Actions to take:
- A) From the condemnation ruling, list every case number given for the five petitions NRHA filed.
- B) Write the next part of the condemnation ruling, continuing after its final sentence.
---------- Passage provided
As explained below, the doctrine of stare decisis binds the Court to uphold this Court’s previous decisions because the facts in the present case are substantially the same as those in this Court’s previous decisions. Secondly, Virginia Code § 1-219.1 does not prohibit Petitioner from acquiring Respondents’ property because Virginia Code § 1-239 and case precedent make clear that 2007 Va. Acts, ch. 926, clause 3, allows proceedings instituted by redevelopment and housing authorities before July 1, 2010, to continue until resolution. Finally, for the purpose of ruling on this Court’s jurisdiction, Petitioner made a bona fide offer to Respondent Norva Properties, L.C., because Petitioner complied with the requirements of Virginia Code § 25.1-204, and any dispute regarding the manner by which the property was appraised should be determined at the just compensation phase of this proceeding. However, accepting the facts asserted by Respondents as true for the purpose of ruling on Petitioner’s Motion to Strike, this Court cannot hold that Petitioner made a bona fide offer to Norva Properties, L.C., because the appraisal upon which the bona fide offer was based allegedly did not appraise the entire property sought and the appraisal allegedly was not conducted using accepted appraisal methodology. Consequently, the Court denies Respondents’ Motion to Invalidate, grants Petitioner’s Motion to Strike regarding the issues encompassed by stare decisis and the issue related to application of Virginia § 1-219.1, and denies Petitioner’s Motion to Strike regarding whether Petitioner made a bona fide offer to Norva Properties, L.C.
Background
A. Present Case
Between March 26, 2010, and June 28, 2010, Petitioner, Norfolk Redevelopment and Housing Authority (“NRHA”), filed five condemnation proceeding petitions against the Respondents. Norfolk Redev. & Hous. Auth. v. Mehri Kahhal, Case No. CL10-2162 (filed on Mar. 26, 2010); Norfolk Redev. & Hous. Auth. v. Martin E. Pecil and Barbara J. Pecil, Case No. CL10-2816 (filed on Apr. 21, 2010); Norfolk Redev. & Hous. Auth. v. PKO Ventures, L.L.C., Case No. CL10-2825 (filed on Apr. 21, 2010); Norfolk Redev. & Hous. Auth. v. Central Radio, Inc., Case No. CL10-2965 (filed on Apr. 29, 2010); and Norfolk Redev. & Hous. Auth. v. Norva Props., L.C., Case No. CL10-4346 (filed on June 28, 2010). This Court granted leave to amend the first four petitions filed by NRHA on June 29,2010. On October 14, 2010, this Court granted NRHA’s motion to consolidate the five condemnation proceedings, which was not opposed.
--------------------
---------- Entries provided
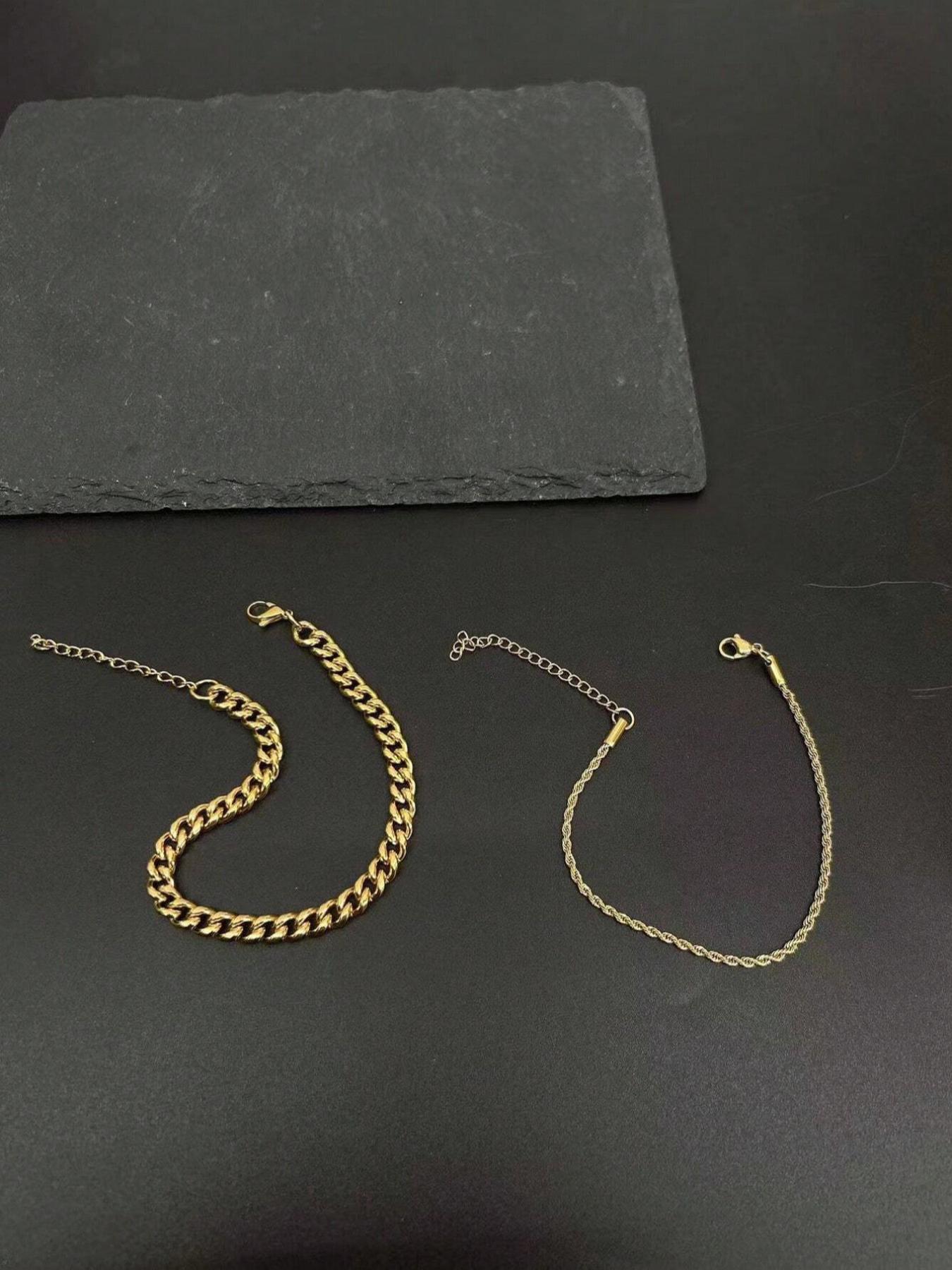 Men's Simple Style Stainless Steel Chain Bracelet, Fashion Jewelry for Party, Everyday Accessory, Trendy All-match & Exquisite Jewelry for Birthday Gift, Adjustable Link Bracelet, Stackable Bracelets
--------------------
---------- Entries provided
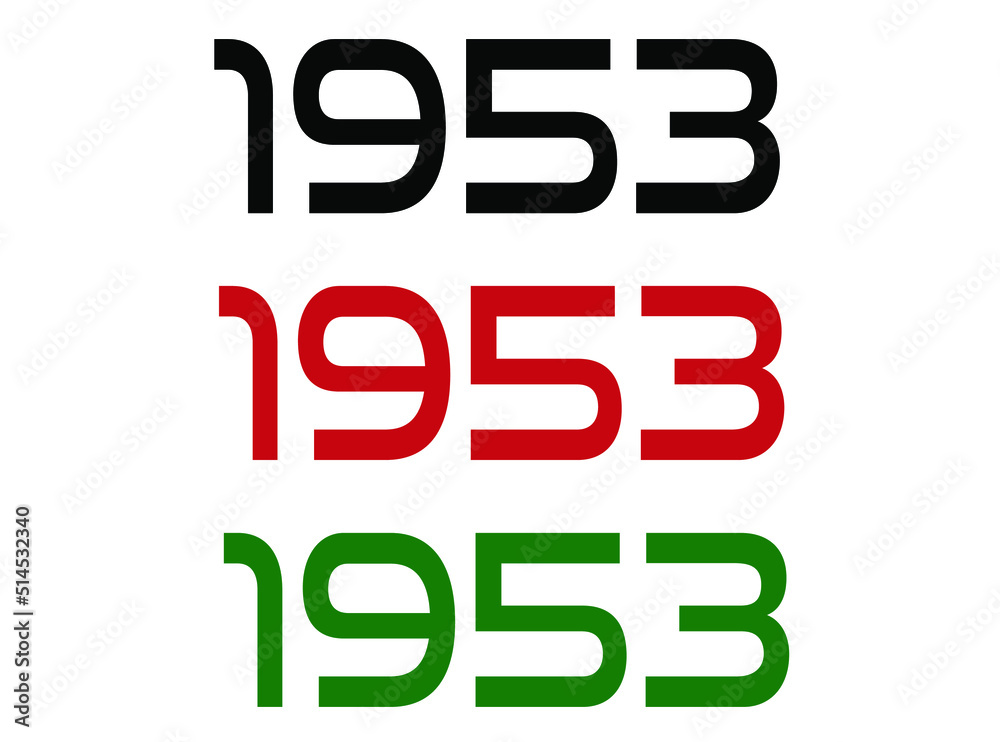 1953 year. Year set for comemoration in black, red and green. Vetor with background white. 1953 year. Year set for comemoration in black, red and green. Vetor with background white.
--------------------
Answers by item:
- A) CL10-2162, CL10-2816, CL10-2825, CL10-2965, CL10-4346

- B)
*242Virginia Code § 36-49 grants authority to a housing authority to acquire blighted areas for the purposes of redevelopment. See Va. Code Ann. § 36-49 (2010). In 1998, with the Norfolk City Council’s approval, NRHA adopted the Hampton Boulevard Redevelopment Project (“Redevelopment Project”), to redevelop what NRHAhad determined to be a blighted area near Old Dominion University (“ODU”) within the City of Norfolk. (See Pets. ¶ 2.) The Respondents’ properties are all located within the Redevelopment Project area. The properties are located in Norfolk, Virginia, at 1060 West 40th Street, 1035,1039,1043,1047, and S/S West 40th Street, collectively, 1069 West 41st Street, 1083 West 39th Street, and 3911 Killam Avenue.
NRHA alleges that it “has made a bona fide effort to acquire the fee simple title to the aforesaid real properties] and any improvements thereon by written offer[s] in accordance with Virginia Code § 25.1-204, but the same has been ineffectual.” (Pets. ¶ 3.) Therefore, NRHA asks that this Court allow it to condemn the properties and have fee simple vested in NRHA. (See id. 3.)
On July 16,2010, and August 9,2010, the Respondents, by counsel, filed their answers and grounds of defense and, simultaneously, filed Objections to Jurisdiction and Defenses to the Right to Take. Respondents allege that this Court does not have jurisdiction to hear these condemnation cases because the purposes for which NRHA is attempting to take the properties are not authorized purposes under the Housing Authorities Law, Title 36, Chapter 1, of the Virginia Code; the subject properties are not blighted as required for a taking by Virginia Code § 1-219.1; NRHA did not make a bona fide offer to Respondent Norva Properties, L.C., as required by § 25.1-417(A)(3); NRHA is improperly acting as a paid agent for Old Dominion University and the Old Dominion University Real Estate Foundation; and NRHA’s Redevelopment Project was created in violation of due process requirements. (See Objections to Jurisdiction and Defenses to the Right to Take 3-4.)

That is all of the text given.